結果、APIがシンプルかつ多くの機能を持つ = 深いモジュールになる。

例外があるほうがバグをすぐに発見できるのではないかという反論がある。それによってバグを発見できると判断してJavaのsubstringは以上の機能になったかもしれないが、エラーを回避したり無視するコードを書く(もしくは書くのを忘れる)過程でソフトウェアが複雑になり、新たなバグを誘発する。

Overall, the best way to reduce bugs is to make software simpler.

所感

最近の言語だと、たとえばRustのstr::getは上記のJohn先生の提案と同じようなAPIであり、Optionを返す。また、スライスを使って部分文字列を得ることもできるが、こちらはメモリを意識しておりインデックスがはみ出るとpanicになる。

10.6 Mask exceptions

エラーをなくすのではなく隠すテクニックについて。例外的な状況に対してシステムの下位層で対処することで、上位層からは気にする必要がなくなる。

例としてはTCPのパケットロスのときの再送機構、NFSでサーバ内部にエラーを隠してアプリケーションはNFSサーバが復旧するまでハングする、といった話がある。

所感

手法自体は納得感あるものの、例として使っているNFSサーバの話の納得感があまりない…

10.7 Exception aggregation

エラーを単一の箇所でハンドリングする例外の集約について。個別の箇所でエラーハンドリングするのではなく、1つのハンドラを使って1箇所ですべてのエラーに対応する。

Webサーバで、URLに基づいてディスパッチャからハンドラにリクエストを割り当てるケースを考える。URLからパラメータを抽出するメソッド(ここではgetParameterという例)を使い、必要なパラメータがなければ例外を投げるとする。ふつうにディスパッチャから呼び出される各ハンドラでこの例外を対処するとコードが重複する。そこで、ディスパッチャに例外を集めて対処することで、エラー処理が1箇所にまとまる。

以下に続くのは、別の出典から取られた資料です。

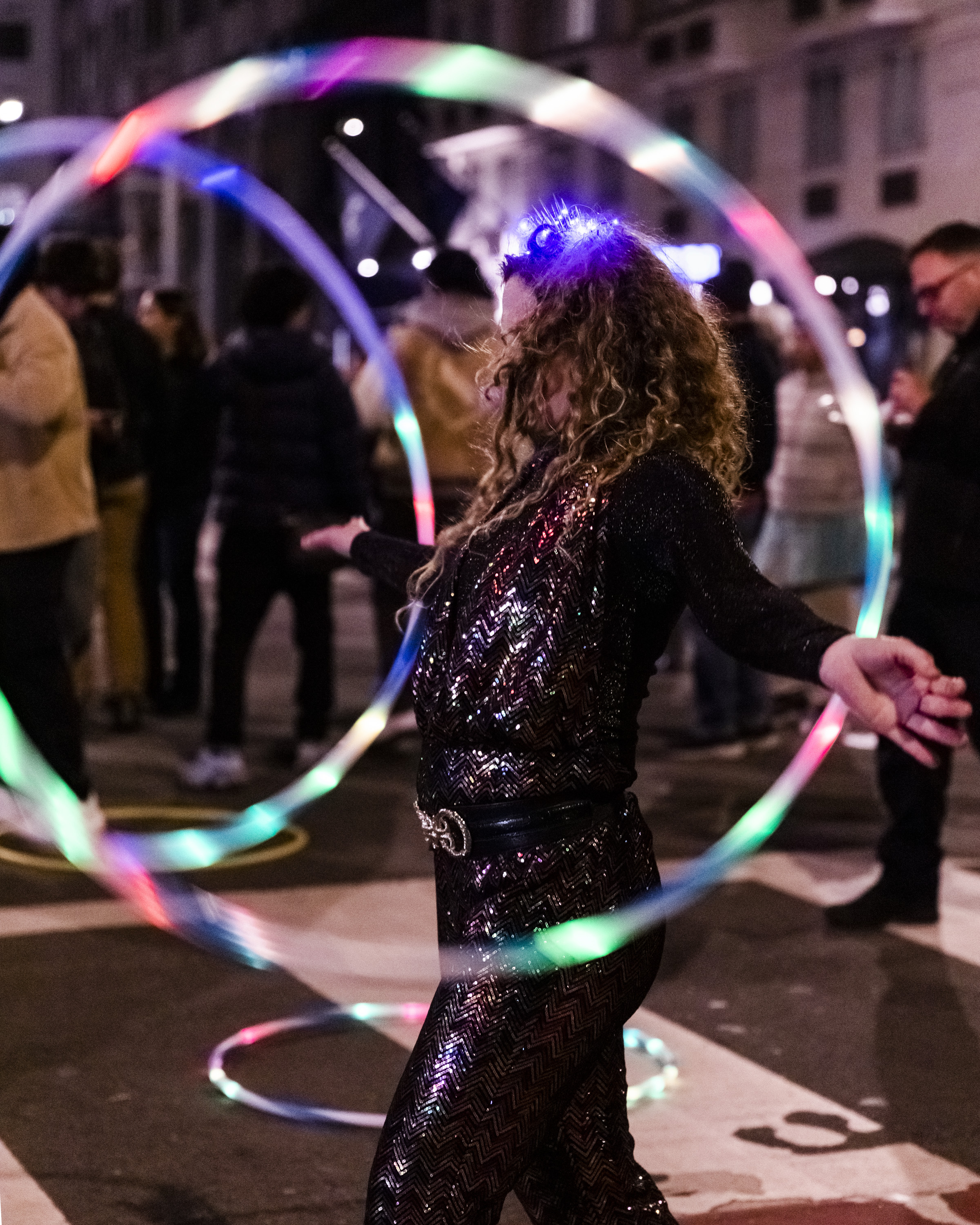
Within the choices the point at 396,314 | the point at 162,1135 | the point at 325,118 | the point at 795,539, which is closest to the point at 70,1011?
the point at 162,1135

getParameterはパラメータ解析方法と人間が読みやすい形式のエラーについてだけ知っており、ディスパッチャはエラーをHTTPレスポンスにする方法だけ知っている、という責務の分担もできる。

所感

Webサーバの例があったが、このようなエラーハンドリングはWebアプリケーションフレームワークの機能で実現するのが現代という気がする。

10.8 Just crash?

例外処理の複雑さを減らすために、アプリケーションをクラッシュさせてしまうというテクニック。

例えば、Cでmallocを使うときにout of memory (OOM)はチェックしきれないし、メモリ不足は現代では起こりにくい。起こるとしたらバグの可能性が高いので、OOMをハンドリングする意義は薄く、そのままクラッシュさせるほうがよい。やるとしたらOOMのときプログラムをエラーメッセージとともに中断するckallocを定義して、それだけ使うようにするほうがまだよい。

所感

『「悪い方が良い」原則と僕の体験談』の3「プログラムの頑強さ」と近い話だと思った。とはいえ、Webサービスの会社としては、信頼できない入力が事故につながるWebアプリケーションではまた別の考え方が必要そうではあった。

10.9 Taking it too far

例外を消し去ったりモジュール内に隠したりするほうがいいといってもやり過ぎに注意。インタフェースが複雑になるが、重要な例外はちゃんとクライアント側に見せる必要がある。

全体の所感

エラーをエラーとして扱わずに済ませるような、特殊ケースをより汎用的な正常系に吸収させるセマンティクスを持つようにAPI定義するという考えかたは、これまで無意識下でやっていたこともあるものの、あらためて意識しておく価値があると思った。この章で紹介されている観点を持って各言語のライブラリのAPIがどのように定義されているかも見てみるとおもしろそう。